> 課題の指示:
**1.** タイガースの戦評から、「今節は神宮球場でスワローズ3」から「流戦に突入することになった。」までの部分を一字一句そのまま書き出してください。
**2.** タイガースの戦評を読んで、次の問いに答えてください。
(a) スワローズとの3連戦が行われた球場はどこですか。
(b) グリフィンとの投手戦を制した大竹は、この試合で何勝目をあげましたか。
(c) 2位のチームはどこで、タイガースとのゲーム差はいくつですか。

> 本文:
* * * * *
愛すれどTigers


8連勝で独走態勢、桐敷がプロ初勝利

 今節は神宮球場でスワローズ3連戦。初戦は村上頌が好投し、石川を攻略してノイジーが5打点をあげる。2戦目は苦手になりかけていた吉村を攻略し、終盤に逆転して連勝。3戦目はまたも終盤で一気に突き放して、このカードは3勝0敗。続いて甲子園で復刻ユニフォームを着用してジャイアンツ戦。初戦は今季初登板の桐敷がプロ入り初勝利をあげる。2戦目は大竹とグリフィンの息詰まる投手戦。7回にリリーフ陣を打ちこみ大竹は6勝目でハーラーダービーのトップを維持。3戦目は才木が好投し、好投していた松井が降板したあとまたも7回にリリーフ陣を打ち崩してこのカードも3勝0敗。今節は6勝0敗。今季通算は31勝14敗1分で勝率.689で首位を独走。2位ベイスターズとは6.0差。8連勝して一気に優勝した2003年と同じペースで交流戦に突入することになった。
* * * * *
> 提供された一覧:

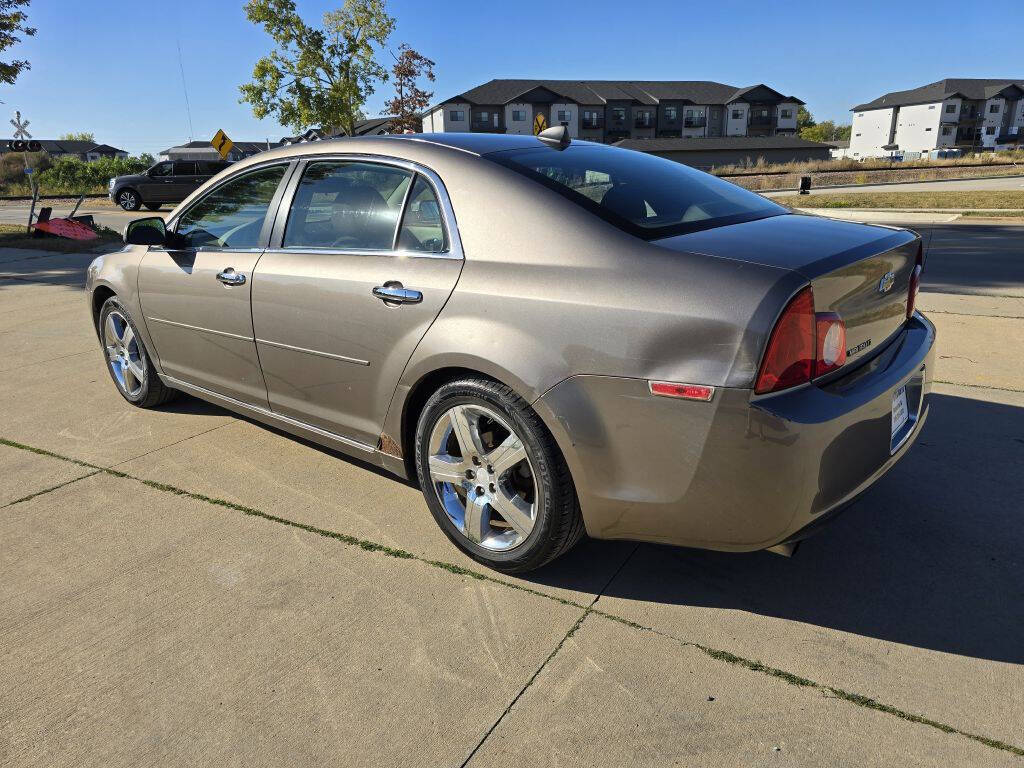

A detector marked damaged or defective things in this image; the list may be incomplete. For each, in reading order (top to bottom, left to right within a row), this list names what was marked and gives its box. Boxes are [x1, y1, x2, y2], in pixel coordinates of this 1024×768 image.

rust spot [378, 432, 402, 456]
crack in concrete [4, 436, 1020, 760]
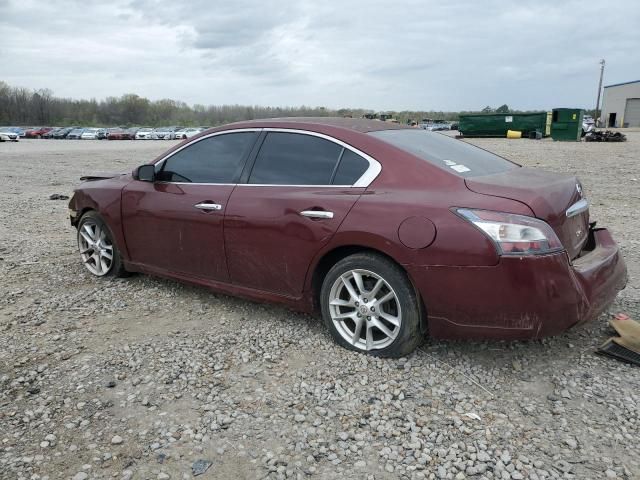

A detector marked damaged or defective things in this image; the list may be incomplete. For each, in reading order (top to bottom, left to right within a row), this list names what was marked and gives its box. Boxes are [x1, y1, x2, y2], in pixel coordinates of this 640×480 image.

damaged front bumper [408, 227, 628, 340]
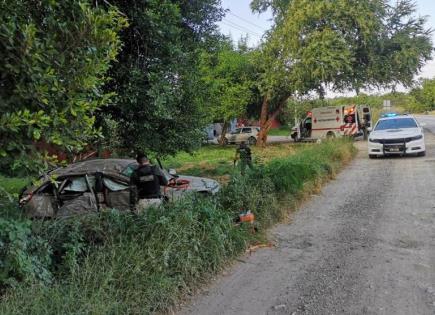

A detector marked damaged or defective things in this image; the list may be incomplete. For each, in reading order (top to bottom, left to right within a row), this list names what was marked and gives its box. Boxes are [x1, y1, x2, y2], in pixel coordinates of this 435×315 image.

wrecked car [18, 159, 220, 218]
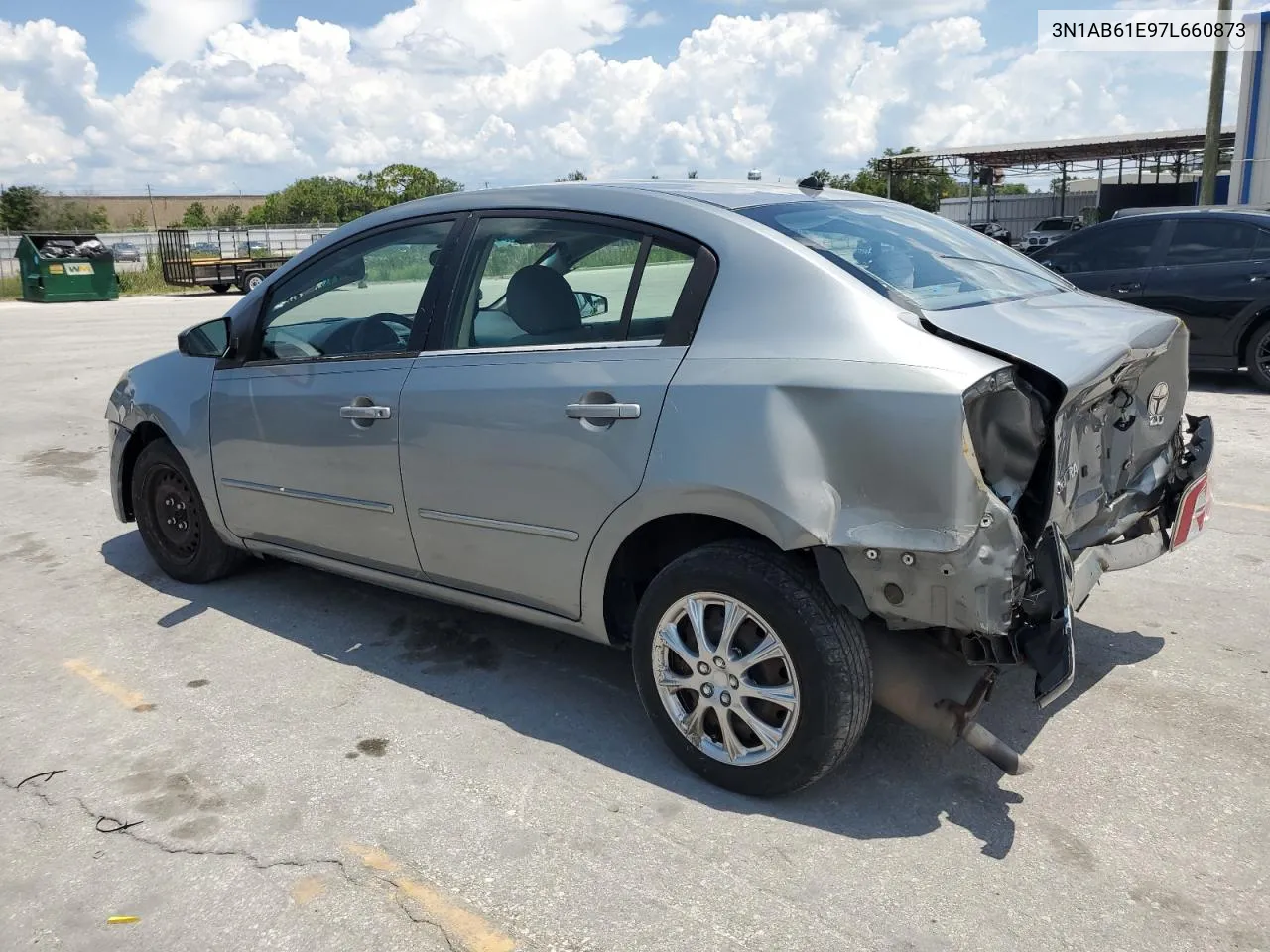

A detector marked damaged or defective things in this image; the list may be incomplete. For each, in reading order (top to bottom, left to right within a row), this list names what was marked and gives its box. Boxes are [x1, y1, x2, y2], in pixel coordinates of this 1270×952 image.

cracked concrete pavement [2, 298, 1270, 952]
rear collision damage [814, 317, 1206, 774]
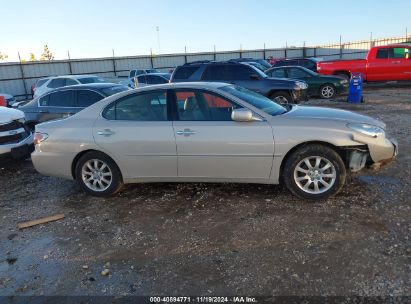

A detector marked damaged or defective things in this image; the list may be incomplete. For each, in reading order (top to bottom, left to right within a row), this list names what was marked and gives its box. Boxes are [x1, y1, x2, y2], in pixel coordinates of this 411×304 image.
* * * * *
> 解答一覧:
**1.**
今節は神宮球場でスワローズ3連戦。初戦は村上頌が好投し、石川を攻略してノイジーが5打点をあげる。2戦目は苦手になりかけていた吉村を攻略し、終盤に逆転して連勝。3戦目はまたも終盤で一気に突き放して、このカードは3勝0敗。続いて甲子園で復刻ユニフォームを着用してジャイアンツ戦。初戦は今季初登板の桐敷がプロ入り初勝利をあげる。2戦目は大竹とグリフィンの息詰まる投手戦。7回にリリーフ陣を打ちこみ大竹は6勝目でハーラーダービーのトップを維持。3戦目は才木が好投し、好投していた松井が降板したあとまたも7回にリリーフ陣を打ち崩してこのカードも3勝0敗。今節は6勝0敗。今季通算は31勝14敗1分で勝率.689で首位を独走。2位ベイスターズとは6.0差。8連勝して一気に優勝した2003年と同じペースで交流戦に突入することになった。

**2.**
(a) 神宮球場
(b) 6勝目
(c) ベイスターズで、6.0差